## REQUIRED WORK
The entries should be given again so that each one matches the original exactly.

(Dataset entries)
===============
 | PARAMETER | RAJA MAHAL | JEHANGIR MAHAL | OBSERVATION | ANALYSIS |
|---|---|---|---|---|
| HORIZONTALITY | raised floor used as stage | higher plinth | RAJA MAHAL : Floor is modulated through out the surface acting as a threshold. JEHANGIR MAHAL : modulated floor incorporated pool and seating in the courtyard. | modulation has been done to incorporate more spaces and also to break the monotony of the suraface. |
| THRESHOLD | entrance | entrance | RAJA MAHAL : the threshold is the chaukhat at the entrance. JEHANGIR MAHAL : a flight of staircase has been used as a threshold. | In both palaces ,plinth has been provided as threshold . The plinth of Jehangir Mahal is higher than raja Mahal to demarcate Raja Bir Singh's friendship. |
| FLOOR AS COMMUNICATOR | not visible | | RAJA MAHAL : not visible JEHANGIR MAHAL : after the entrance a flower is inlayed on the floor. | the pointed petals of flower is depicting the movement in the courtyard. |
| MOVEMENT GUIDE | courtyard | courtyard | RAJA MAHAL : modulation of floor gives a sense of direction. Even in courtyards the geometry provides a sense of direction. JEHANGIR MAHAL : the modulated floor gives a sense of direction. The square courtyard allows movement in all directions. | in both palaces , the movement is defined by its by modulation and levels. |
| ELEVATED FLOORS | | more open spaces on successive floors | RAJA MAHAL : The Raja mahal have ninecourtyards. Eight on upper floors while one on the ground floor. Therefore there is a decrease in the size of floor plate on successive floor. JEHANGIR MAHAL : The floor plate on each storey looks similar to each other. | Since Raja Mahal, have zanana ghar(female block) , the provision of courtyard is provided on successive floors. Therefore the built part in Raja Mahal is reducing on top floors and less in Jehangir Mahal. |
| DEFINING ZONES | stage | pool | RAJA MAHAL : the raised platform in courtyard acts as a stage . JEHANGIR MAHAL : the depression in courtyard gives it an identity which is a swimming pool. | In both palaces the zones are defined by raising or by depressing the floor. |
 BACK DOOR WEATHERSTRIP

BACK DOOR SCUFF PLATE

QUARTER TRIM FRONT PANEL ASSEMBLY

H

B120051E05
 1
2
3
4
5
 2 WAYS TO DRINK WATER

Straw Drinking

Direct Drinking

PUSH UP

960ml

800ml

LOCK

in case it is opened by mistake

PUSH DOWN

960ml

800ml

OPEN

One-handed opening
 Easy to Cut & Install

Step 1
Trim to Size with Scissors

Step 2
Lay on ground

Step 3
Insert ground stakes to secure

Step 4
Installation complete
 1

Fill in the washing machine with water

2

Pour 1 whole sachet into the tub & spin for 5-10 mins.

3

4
===============
## SOLVED EXERCISE
 | PARAMETER | RAJA MAHAL | JEHANGIR MAHAL | OBSERVATION | ANALYSIS |
|---|---|---|---|---|
| HORIZONTALITY | raised floor used as stage | higher plinth | RAJA MAHAL : Floor is modulated through out the surface acting as a threshold. JEHANGIR MAHAL : modulated floor incorporated pool and seating in the courtyard. | modulation has been done to incorporate more spaces and also to break the monotony of the suraface. |
| THRESHOLD | entrance | entrance | RAJA MAHAL : the threshold is the chaukhat at the entrance. JEHANGIR MAHAL : a flight of staircase has been used as a threshold. | In both palaces ,plinth has been provided as threshold . The plinth of Jehangir Mahal is higher than raja Mahal to demarcate Raja Bir Singh's friendship. |
| FLOOR AS COMMUNICATOR | not visible | | RAJA MAHAL : not visible JEHANGIR MAHAL : after the entrance a flower is inlayed on the floor. | the pointed petals of flower is depicting the movement in the courtyard. |
| MOVEMENT GUIDE | courtyard | courtyard | RAJA MAHAL : modulation of floor gives a sense of direction. Even in courtyards the geometry provides a sense of direction. JEHANGIR MAHAL : the modulated floor gives a sense of direction. The square courtyard allows movement in all directions. | in both palaces , the movement is defined by its by modulation and levels. |
| ELEVATED FLOORS | | more open spaces on successive floors | RAJA MAHAL : The Raja mahal have ninecourtyards. Eight on upper floors while one on the ground floor. Therefore there is a decrease in the size of floor plate on successive floor. JEHANGIR MAHAL : The floor plate on each storey looks similar to each other. | Since Raja Mahal, have zanana ghar(female block) , the provision of courtyard is provided on successive floors. Therefore the built part in Raja Mahal is reducing on top floors and less in Jehangir Mahal. |
| DEFINING ZONES | stage | pool | RAJA MAHAL : the raised platform in courtyard acts as a stage . JEHANGIR MAHAL : the depression in courtyard gives it an identity which is a swimming pool. | In both palaces the zones are defined by raising or by depressing the floor. |
 BACK DOOR WEATHERSTRIP

BACK DOOR SCUFF PLATE

QUARTER TRIM FRONT PANEL ASSEMBLY

H

B120051E05
 1
2
3
4
5
 2 WAYS TO DRINK WATER

Straw Drinking

Direct Drinking

PUSH UP

960ml

800ml

LOCK

in case it is opened by mistake

PUSH DOWN

960ml

800ml

OPEN

One-handed opening
 Easy to Cut & Install

Step 1
Trim to Size with Scissors

Step 2
Lay on ground

Step 3
Insert ground stakes to secure

Step 4
Installation complete
 1

Fill in the washing machine with water

2

Pour 1 whole sachet into the tub & spin for 5-10 mins.

3

4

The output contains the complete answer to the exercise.